Compare with other web crawling and web scraping frameworks or libraries(e.g. Scrapy, Apify SDK), what is unique features BitSky has:
- 1.BitSky has a desktop application for MacOS, Windows OS, and Ubuntu, and already pre-installed packages you need. So you don't need to spend time installing or configure the environment for Python, NodeJS, or other programming languages.
- 2.BitSky supports all programming languages(e.g. Python, Java, NodeJS, and so on), so you can use the programming language you already familiar with, don't need to learn a new programming language just for web crawling.
Except for those unique features, BitSky also has the following features:
- 1.Crawling any type of websites. BitSky can crawl static websites or single page application
- 2.Based on microservices architecture, naturally support distributed, easy to scalable, and extendable
With BitSky you just need to focus on extract data, and other work, BitSky will do for you.

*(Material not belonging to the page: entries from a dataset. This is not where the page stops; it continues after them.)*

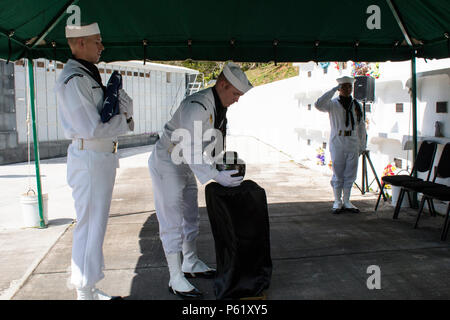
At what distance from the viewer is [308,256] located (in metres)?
4.22

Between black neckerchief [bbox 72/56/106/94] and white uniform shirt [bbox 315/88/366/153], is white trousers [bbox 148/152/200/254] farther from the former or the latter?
white uniform shirt [bbox 315/88/366/153]

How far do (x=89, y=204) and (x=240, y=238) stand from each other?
1099 mm

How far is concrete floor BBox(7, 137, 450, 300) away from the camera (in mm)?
3441

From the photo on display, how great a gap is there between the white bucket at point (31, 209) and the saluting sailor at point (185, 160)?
2.64 metres

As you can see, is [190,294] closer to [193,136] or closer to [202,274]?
[202,274]

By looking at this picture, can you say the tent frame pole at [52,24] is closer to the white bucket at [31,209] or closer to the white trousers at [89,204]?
the white bucket at [31,209]

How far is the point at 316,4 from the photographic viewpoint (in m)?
4.58

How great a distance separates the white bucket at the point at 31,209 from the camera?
5.38 m

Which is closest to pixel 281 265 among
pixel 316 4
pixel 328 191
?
pixel 316 4

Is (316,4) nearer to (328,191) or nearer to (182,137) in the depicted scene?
(182,137)

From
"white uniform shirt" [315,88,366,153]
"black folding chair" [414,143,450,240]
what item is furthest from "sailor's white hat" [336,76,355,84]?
"black folding chair" [414,143,450,240]

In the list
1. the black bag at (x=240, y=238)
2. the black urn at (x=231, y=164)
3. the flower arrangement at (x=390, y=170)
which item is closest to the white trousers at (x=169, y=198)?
the black bag at (x=240, y=238)

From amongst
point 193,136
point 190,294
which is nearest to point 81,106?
point 193,136

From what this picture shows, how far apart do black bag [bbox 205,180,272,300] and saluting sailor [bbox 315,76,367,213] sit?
118 inches
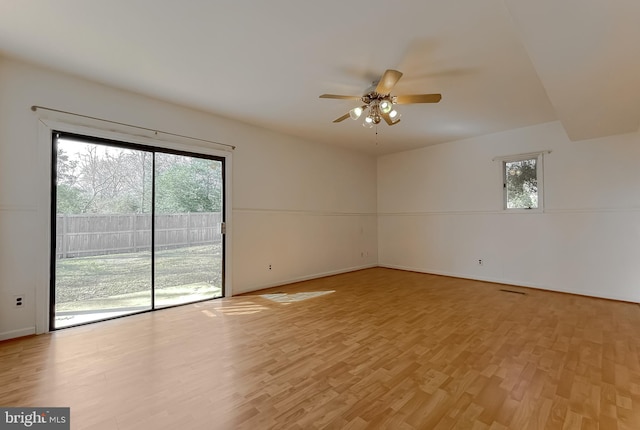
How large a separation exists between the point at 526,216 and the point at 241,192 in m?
4.94

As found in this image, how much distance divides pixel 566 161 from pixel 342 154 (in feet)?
13.0

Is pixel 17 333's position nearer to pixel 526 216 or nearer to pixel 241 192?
pixel 241 192

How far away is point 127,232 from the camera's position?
3408 mm

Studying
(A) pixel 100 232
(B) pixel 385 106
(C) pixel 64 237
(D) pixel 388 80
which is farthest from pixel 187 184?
(D) pixel 388 80

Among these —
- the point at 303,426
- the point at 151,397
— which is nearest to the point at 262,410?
the point at 303,426

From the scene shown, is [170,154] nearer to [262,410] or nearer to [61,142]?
[61,142]

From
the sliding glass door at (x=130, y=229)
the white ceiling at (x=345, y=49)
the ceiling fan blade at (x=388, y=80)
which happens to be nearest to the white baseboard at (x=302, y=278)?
the sliding glass door at (x=130, y=229)

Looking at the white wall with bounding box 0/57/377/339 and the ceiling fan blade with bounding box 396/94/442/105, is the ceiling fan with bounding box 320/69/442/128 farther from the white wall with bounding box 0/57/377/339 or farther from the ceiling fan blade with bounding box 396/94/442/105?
the white wall with bounding box 0/57/377/339

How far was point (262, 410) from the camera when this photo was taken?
1681mm

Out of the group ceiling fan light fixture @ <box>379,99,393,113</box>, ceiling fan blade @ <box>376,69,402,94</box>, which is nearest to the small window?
ceiling fan light fixture @ <box>379,99,393,113</box>

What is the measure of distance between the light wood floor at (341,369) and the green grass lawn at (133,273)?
1.29 feet

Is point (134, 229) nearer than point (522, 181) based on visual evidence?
Yes

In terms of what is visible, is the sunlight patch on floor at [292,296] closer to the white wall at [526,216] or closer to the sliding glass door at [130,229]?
the sliding glass door at [130,229]

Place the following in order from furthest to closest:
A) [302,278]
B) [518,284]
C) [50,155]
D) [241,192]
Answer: [302,278]
[518,284]
[241,192]
[50,155]
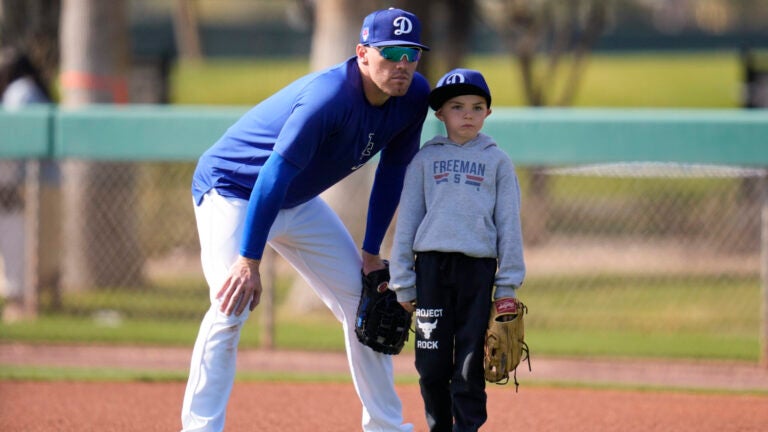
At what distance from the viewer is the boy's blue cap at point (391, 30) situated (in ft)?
15.6

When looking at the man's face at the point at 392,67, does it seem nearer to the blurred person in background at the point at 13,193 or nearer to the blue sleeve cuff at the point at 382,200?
the blue sleeve cuff at the point at 382,200

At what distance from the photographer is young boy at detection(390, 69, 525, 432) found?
15.7 ft

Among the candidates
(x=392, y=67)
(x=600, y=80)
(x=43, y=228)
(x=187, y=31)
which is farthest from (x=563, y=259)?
(x=600, y=80)

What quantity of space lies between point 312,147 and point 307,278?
0.90 meters

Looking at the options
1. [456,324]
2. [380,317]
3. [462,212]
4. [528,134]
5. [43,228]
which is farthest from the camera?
[43,228]

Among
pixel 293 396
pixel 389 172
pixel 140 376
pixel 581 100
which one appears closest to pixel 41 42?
pixel 140 376

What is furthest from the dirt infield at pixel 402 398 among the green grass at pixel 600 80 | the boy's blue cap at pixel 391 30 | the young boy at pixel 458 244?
the green grass at pixel 600 80

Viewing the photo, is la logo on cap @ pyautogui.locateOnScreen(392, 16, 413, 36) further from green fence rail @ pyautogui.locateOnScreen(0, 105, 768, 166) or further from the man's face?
green fence rail @ pyautogui.locateOnScreen(0, 105, 768, 166)

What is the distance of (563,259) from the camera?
11.5m

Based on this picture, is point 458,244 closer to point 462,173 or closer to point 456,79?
point 462,173

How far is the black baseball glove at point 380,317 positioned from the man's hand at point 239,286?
56 centimetres

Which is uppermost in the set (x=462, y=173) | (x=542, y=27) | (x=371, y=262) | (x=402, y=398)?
(x=542, y=27)

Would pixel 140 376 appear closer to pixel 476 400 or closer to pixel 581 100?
pixel 476 400

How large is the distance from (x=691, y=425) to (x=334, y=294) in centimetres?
231
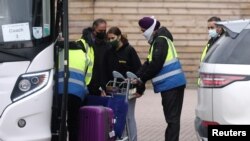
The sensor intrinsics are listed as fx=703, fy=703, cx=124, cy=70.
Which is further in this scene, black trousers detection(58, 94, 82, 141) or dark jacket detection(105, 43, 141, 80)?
dark jacket detection(105, 43, 141, 80)

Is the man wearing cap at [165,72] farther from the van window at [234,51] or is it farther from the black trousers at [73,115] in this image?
the van window at [234,51]

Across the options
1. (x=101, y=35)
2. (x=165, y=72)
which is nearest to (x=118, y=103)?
(x=165, y=72)

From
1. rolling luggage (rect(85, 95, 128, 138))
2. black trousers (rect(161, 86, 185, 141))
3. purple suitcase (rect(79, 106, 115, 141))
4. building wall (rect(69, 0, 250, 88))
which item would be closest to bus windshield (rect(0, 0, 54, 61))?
purple suitcase (rect(79, 106, 115, 141))

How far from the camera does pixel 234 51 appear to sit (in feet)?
21.9

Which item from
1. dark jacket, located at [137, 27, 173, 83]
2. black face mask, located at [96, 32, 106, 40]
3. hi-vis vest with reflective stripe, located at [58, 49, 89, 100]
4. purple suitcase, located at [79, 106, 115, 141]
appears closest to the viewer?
hi-vis vest with reflective stripe, located at [58, 49, 89, 100]

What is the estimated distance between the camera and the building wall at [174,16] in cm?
2014

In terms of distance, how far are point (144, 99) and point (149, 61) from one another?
8276 millimetres

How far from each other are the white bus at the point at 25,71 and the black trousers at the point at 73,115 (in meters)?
0.60

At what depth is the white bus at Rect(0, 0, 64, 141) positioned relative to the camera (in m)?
6.69

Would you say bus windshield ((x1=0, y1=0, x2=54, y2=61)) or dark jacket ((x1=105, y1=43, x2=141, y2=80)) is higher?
bus windshield ((x1=0, y1=0, x2=54, y2=61))

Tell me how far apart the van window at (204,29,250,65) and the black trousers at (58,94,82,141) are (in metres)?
1.56

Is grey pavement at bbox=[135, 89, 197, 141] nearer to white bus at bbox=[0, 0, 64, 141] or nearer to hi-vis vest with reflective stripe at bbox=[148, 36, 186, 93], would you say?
hi-vis vest with reflective stripe at bbox=[148, 36, 186, 93]

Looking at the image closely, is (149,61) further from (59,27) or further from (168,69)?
(59,27)

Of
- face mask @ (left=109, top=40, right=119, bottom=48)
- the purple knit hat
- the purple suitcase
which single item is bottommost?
the purple suitcase
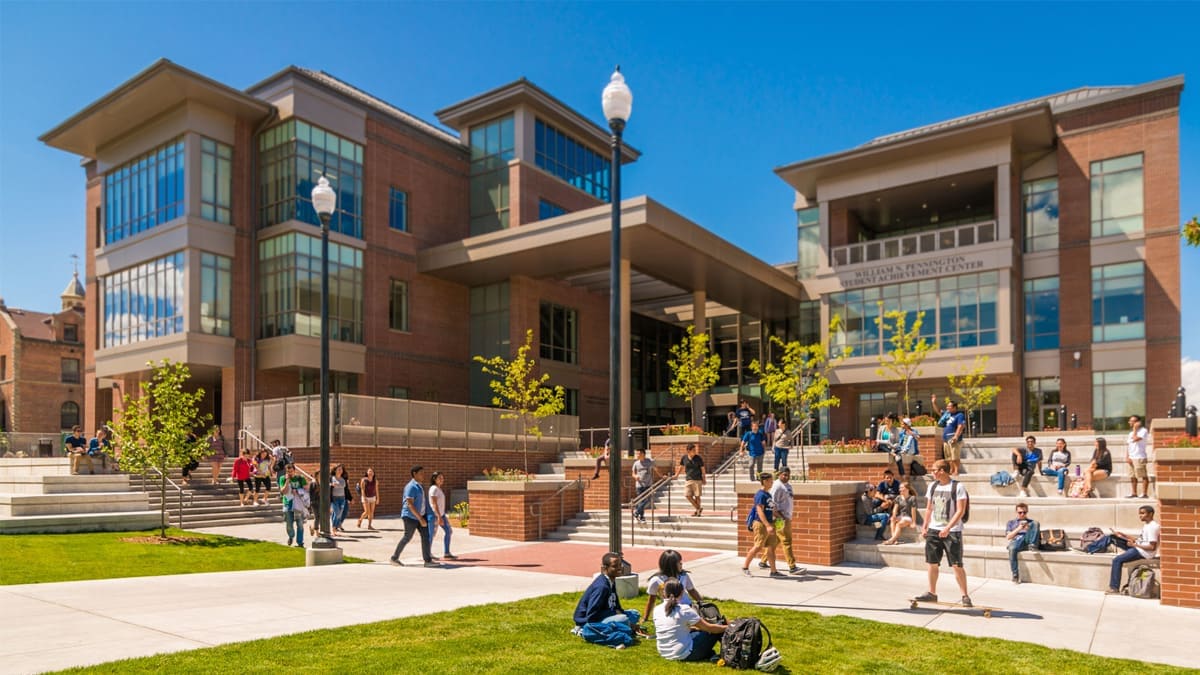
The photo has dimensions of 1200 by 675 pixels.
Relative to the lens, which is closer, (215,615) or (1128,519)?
(215,615)

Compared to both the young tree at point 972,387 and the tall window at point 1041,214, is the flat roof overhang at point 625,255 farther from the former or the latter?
the tall window at point 1041,214

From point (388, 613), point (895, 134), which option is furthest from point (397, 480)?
point (895, 134)

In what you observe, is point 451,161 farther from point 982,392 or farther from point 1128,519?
point 1128,519

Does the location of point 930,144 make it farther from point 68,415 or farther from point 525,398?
point 68,415

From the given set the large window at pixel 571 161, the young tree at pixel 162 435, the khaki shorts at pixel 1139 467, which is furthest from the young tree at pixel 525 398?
the khaki shorts at pixel 1139 467

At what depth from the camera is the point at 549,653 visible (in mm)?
7988

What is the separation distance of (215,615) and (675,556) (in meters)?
5.21

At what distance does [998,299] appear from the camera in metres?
35.3

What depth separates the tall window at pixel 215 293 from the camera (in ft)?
103

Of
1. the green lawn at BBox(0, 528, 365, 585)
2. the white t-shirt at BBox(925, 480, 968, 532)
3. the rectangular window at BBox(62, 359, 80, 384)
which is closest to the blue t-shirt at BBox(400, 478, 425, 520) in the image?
the green lawn at BBox(0, 528, 365, 585)

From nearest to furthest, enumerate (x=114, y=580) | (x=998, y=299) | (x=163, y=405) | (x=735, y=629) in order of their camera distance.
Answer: (x=735, y=629) → (x=114, y=580) → (x=163, y=405) → (x=998, y=299)

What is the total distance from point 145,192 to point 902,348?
30.0 metres

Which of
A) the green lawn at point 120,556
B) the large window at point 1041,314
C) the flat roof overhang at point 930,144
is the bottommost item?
the green lawn at point 120,556

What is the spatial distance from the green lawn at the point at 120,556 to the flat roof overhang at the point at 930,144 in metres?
30.4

A Supplier creates a chain between Retailer and Producer. A Supplier includes all the functions that manage Retailer Configurations, manage Producer Configurations, receive Tasks from a Retailer, and assign Tasks to suitable Producers, and move success or fail Tasks to Task History
Configuration for a Producer, it controls a Producer whether can execute Tasks and how to execute Tasks. A Producer MUST connect to a Producer Configuration before it can be assigned Tasks and a Producer Configuration is one to one relationship with a Producer.
Configuration for a Retailer, it has information about a Retailer. For example Base URL, Health Check URL, and receive Tasks URL. A Retailer MUST connect to a Retailer Configuration before it can create and receive Tasks and a Retailer Configuration is one to one relationship with a Retailer.
A Producer MUST connect to a Producer Configuration and both Producer Configuration and Producer should have the same type.
Retailer creates Tasks and sends to Supplier, Supplier assign Tasks to suitable Producers, after Producers successfully execute Tasks, will send Tasks back to Retailer, send back Tasks will contain crawled data(e.g.
HTML), Retailer can extract useful information from received Tasks or create more Tasks. Retailer also needs to decide where to store extract data and use what kind of format. Most of your time is working on creating your own Retailer.